Terreni does remain optimistic about the long-term interest in mechanical watches. “The long term trend is growth,” he said, adding that many people continue to be interested in watchmaking, but how they buy and sell will change.
“People will trade the watches, they get something else,” he noted. It is so much easier to access the secondary market than there was before. And this generates a primary market demand. Because when you sell, you have the cash to invest in something else, and you want to have fun and, and buy yourself something else.”
What is integral to its success is its independence, which Terreni believes allows for the watchmaker to express itself in a different way to others. “That's why independence is so interesting in these times because smaller brands can experiment, they can express different ways of interpreting luxury in watchmaking, which is very peculiar, some are very odd to some really niche and specific, others are less,” said Terreni. “That's where the creativity is today, in my opinion, in this capacity to surprise, to excite, based on how you interpret the tradition of mechanical art, which is founded in almost an oral tradition with no books and in explaining what you do, it's really the brands who are carrying out this know-how.”
“To me, luxury should be a continuous evolution of excellence,” he added. “And this is a stylistic evolution but it's also a technical evolution in the respect of the watchmaking tradition, and this is what we strive for.”
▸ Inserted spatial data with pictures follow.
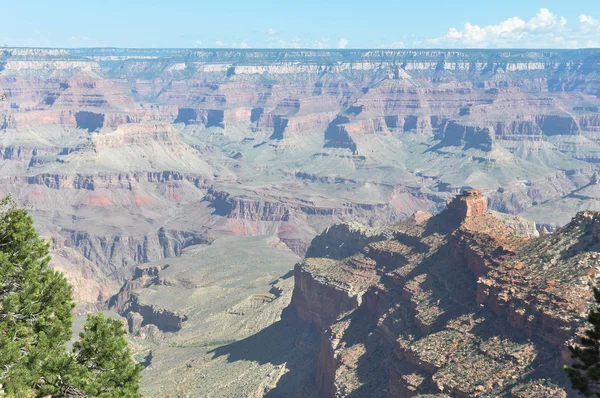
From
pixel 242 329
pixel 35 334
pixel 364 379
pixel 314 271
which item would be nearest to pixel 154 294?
pixel 242 329

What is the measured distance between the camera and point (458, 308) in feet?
187

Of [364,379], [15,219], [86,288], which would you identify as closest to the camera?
Answer: [15,219]

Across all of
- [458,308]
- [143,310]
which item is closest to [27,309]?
[458,308]

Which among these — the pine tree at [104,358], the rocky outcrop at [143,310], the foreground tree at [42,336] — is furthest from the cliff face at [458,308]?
the rocky outcrop at [143,310]

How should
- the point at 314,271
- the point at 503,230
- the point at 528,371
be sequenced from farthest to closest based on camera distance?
the point at 314,271 < the point at 503,230 < the point at 528,371

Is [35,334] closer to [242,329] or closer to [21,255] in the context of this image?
[21,255]

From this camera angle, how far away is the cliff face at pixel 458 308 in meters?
46.3

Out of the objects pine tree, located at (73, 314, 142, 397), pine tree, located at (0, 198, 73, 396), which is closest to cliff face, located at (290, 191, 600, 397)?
pine tree, located at (73, 314, 142, 397)

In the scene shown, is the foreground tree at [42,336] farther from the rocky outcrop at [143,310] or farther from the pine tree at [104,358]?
the rocky outcrop at [143,310]

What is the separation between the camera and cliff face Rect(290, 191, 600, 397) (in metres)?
46.3

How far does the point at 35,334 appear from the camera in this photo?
31.1m

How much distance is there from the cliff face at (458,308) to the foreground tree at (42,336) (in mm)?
24174

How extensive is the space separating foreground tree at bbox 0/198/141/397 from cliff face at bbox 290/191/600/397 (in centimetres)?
2417

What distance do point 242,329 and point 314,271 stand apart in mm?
22073
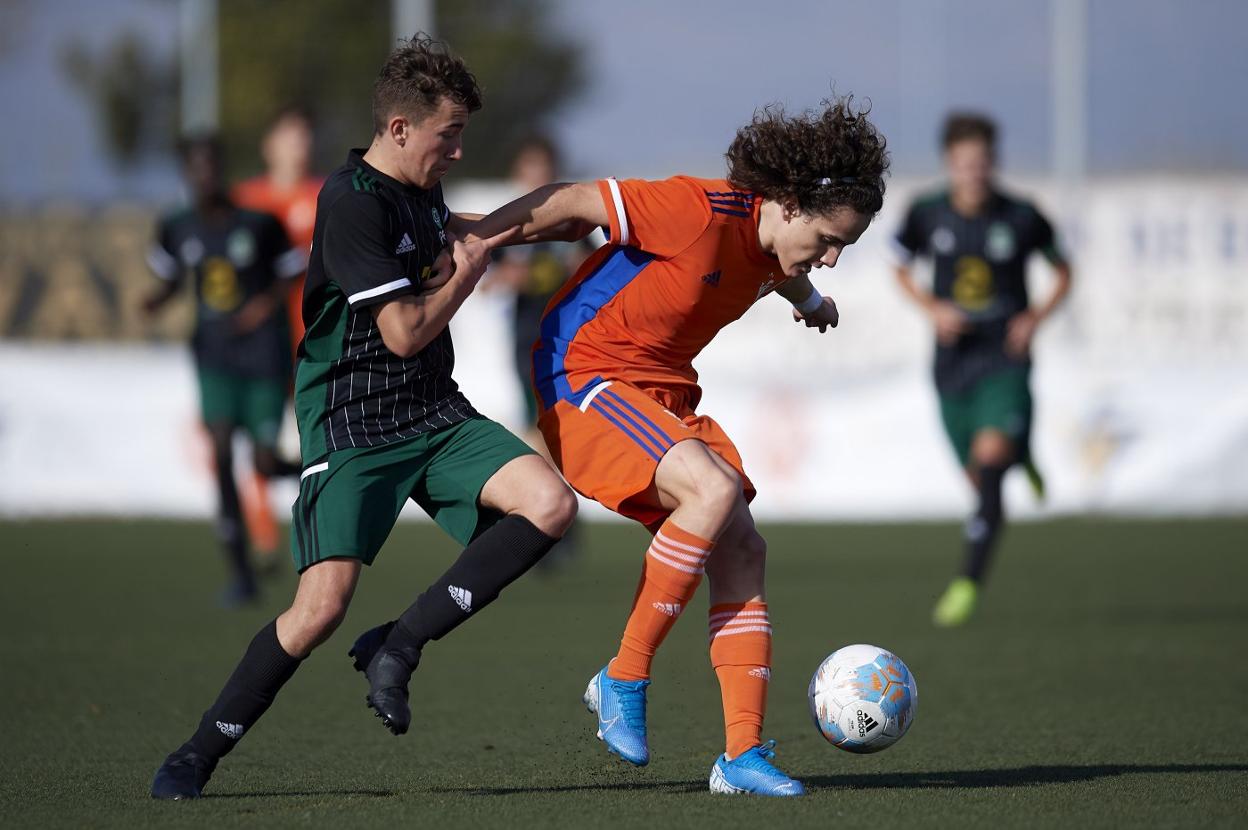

It’s clearly working. Terreni has observed younger customers in their late 20s and early 30s showing interest in their watches. “What I'm seeing are people who are younger (interested in our brand), which is fantastic,” he said. “I think that there are a couple of studies that say that Gen-Z is much more interested in watchmaking than the millennials were at the same age. So this is very promising.”
“That means we're doing something contemporary that is relevant for somebody who has means,” he added. “For sure, I don't agree that younger customer has less purchasing power; it's not true. And you have to express your own values and, and try to attract those who have an affinity to the values of the brand.”
But that doesn’t mean that Parmigiani is going to suddenly launch an NFT, or have a space in the metaverse, said Terreni, adding that the opportunity that digital gives the company in helping educate those interested in Parmigiani Fleurier on what it is, what it does and how it does it.
“These are the potential things that we can do. Like having a virtual visit to the factory, where you can have a shopping experience which is virtual instead of e-commerce which can be like a catalogue,” he said. “But I also have to respect our craft; I have to respect our soul, which is a deep watchmaking Maison that does things interesting things in the physical world.”